Relationships between bone mineral density, serum vitamin D metabolites and calcium:phosphorus intake in healthy perimenopausal women
Abstract
Abstract. Brot C, Jørgensen N, Madsen OR, Jensen LB, Sørensen OH (Copenhagen Municipal Hospital, Copenhagen, Denmark). Relationships between bone mineral density, serum vitamin D metabolites and calcium:phosphorus intake in healthy perimenopausal women. J Intern Med 1999; 245: 509–516.
Objectives. To determine the relationships between serum vitamin D metabolites, bone mass, and dietary calcium and phosphorus in a cohort of 510 healthy Danish perimenopausal women.
Design. A population-based cross-sectional study.
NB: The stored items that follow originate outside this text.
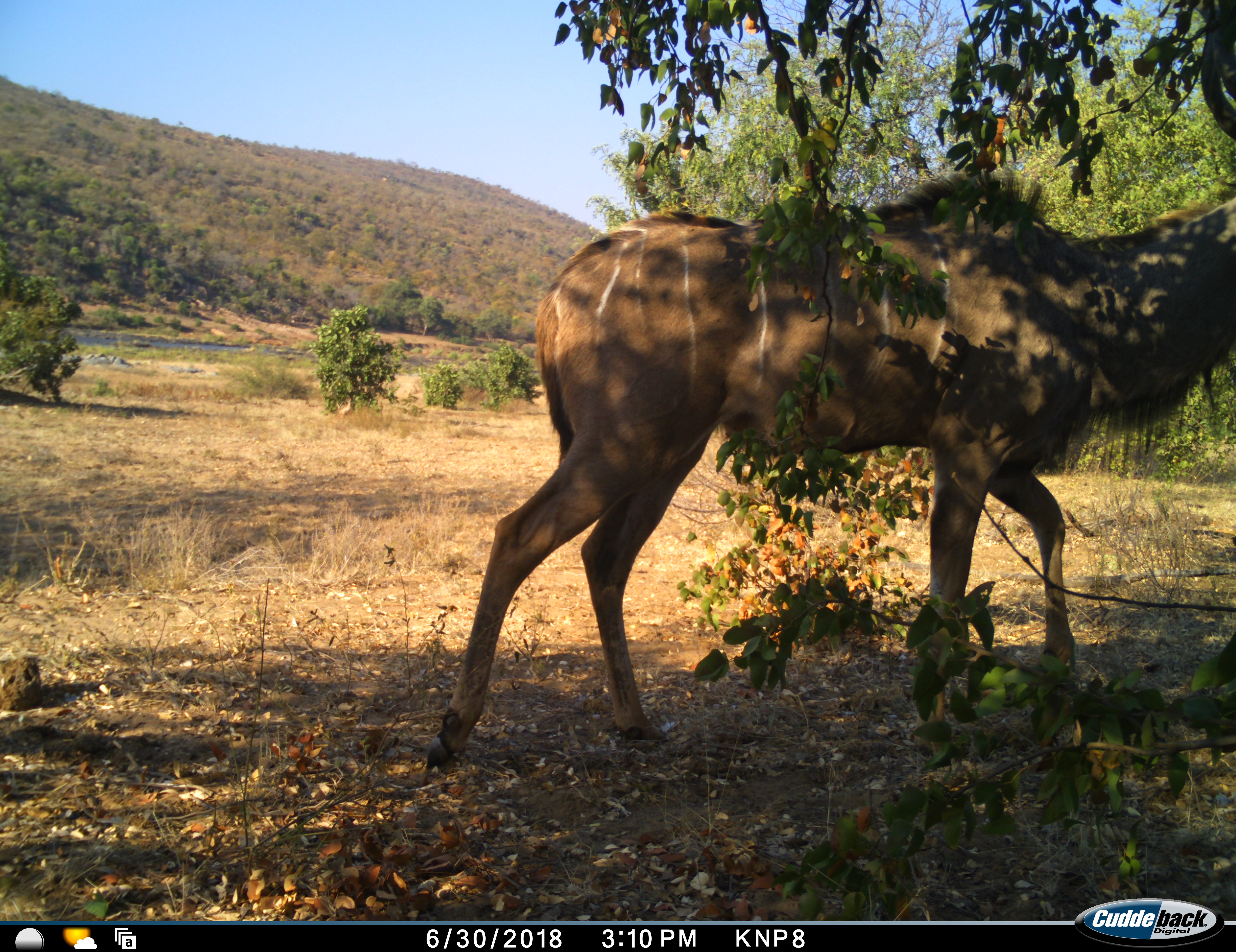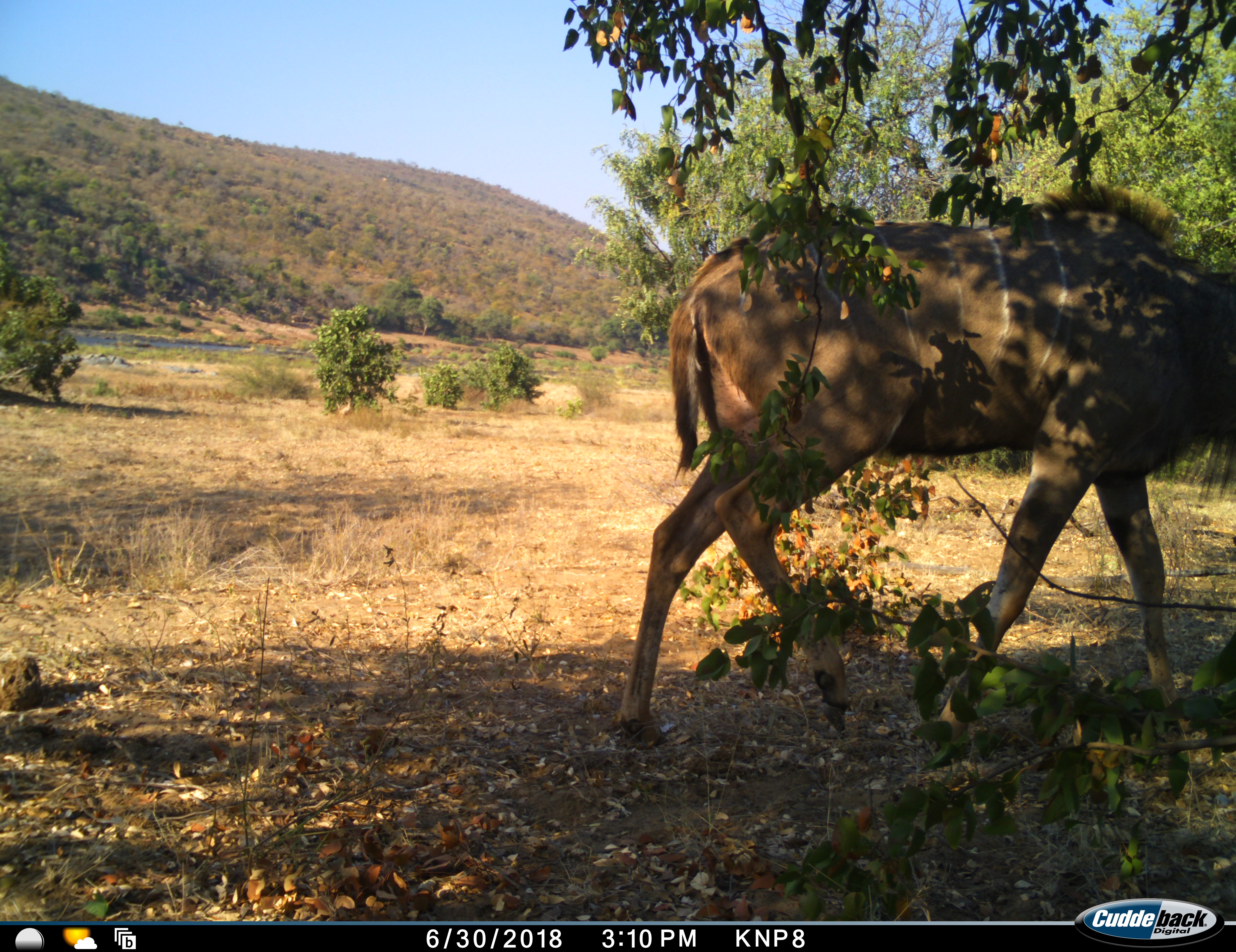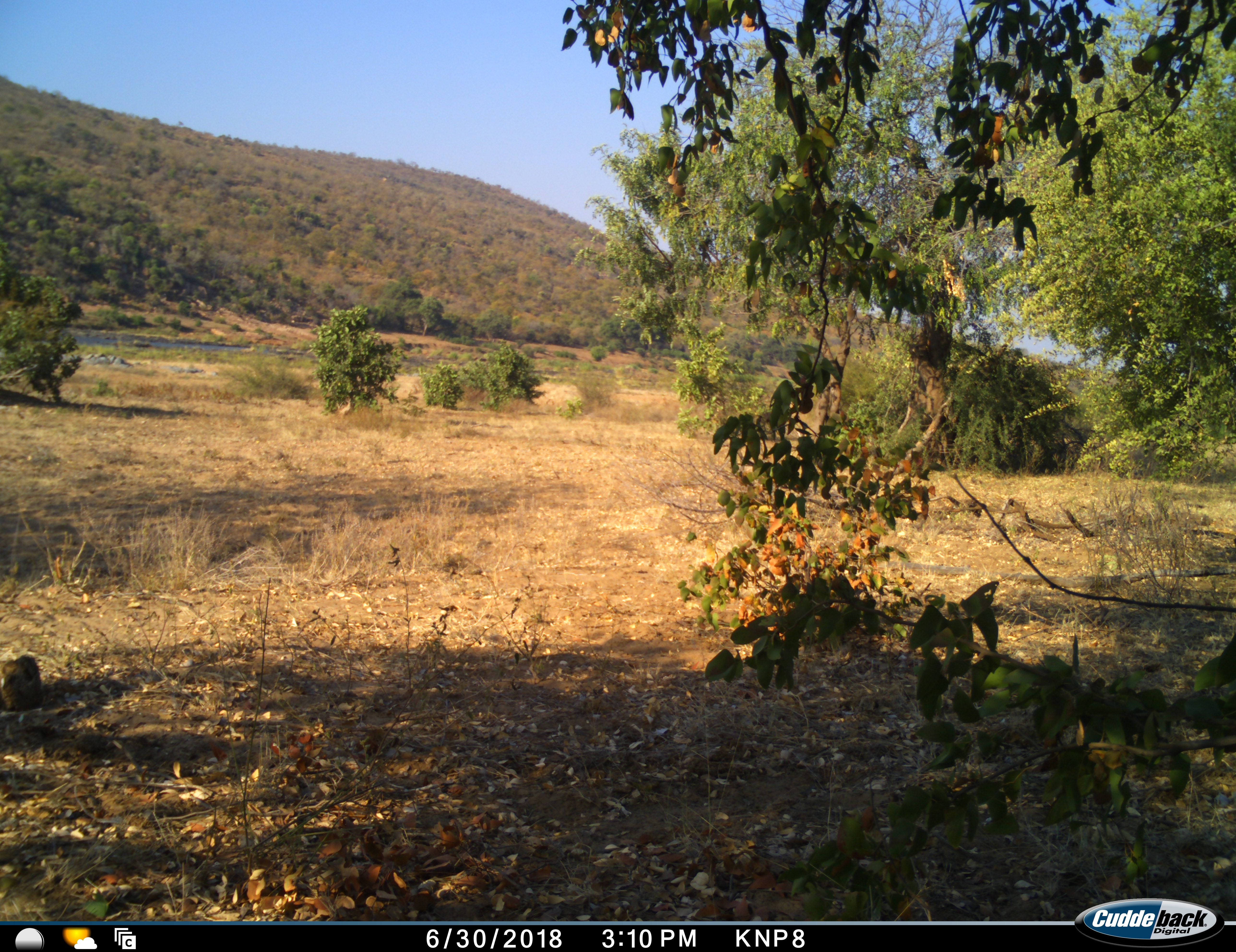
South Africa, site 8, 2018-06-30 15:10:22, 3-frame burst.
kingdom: Animalia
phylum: Chordata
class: Mammalia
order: Artiodactyla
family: Bovidae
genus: Tragelaphus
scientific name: Tragelaphus strepsiceros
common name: greater kudu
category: kudu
Kudu (greater kudu) (Tragelaphus strepsiceros), count 1. Behavior (volunteer vote fractions): standing 0%, resting 0%, moving 100%, interacting 0%. Young present (vote fraction): 0%. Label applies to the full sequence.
Subjects. A total of 510 healthy women aged 45–58 years, with amenorrhoea for 3–24 months. None of the women was using hormone replacement therapy.
Measurements. Measurements of total bone mineral content and regional bone mineral density were performed by dual-energy X-ray absorptiometry. Analyses of serum levels of 25-OHD and 1,25-(OH)2D, intact PTH, ionized calcium and phosphate, as well as biochemical markers of bone turnover in blood and urine. Assessment of calcium and phosphorus intake using dietary records.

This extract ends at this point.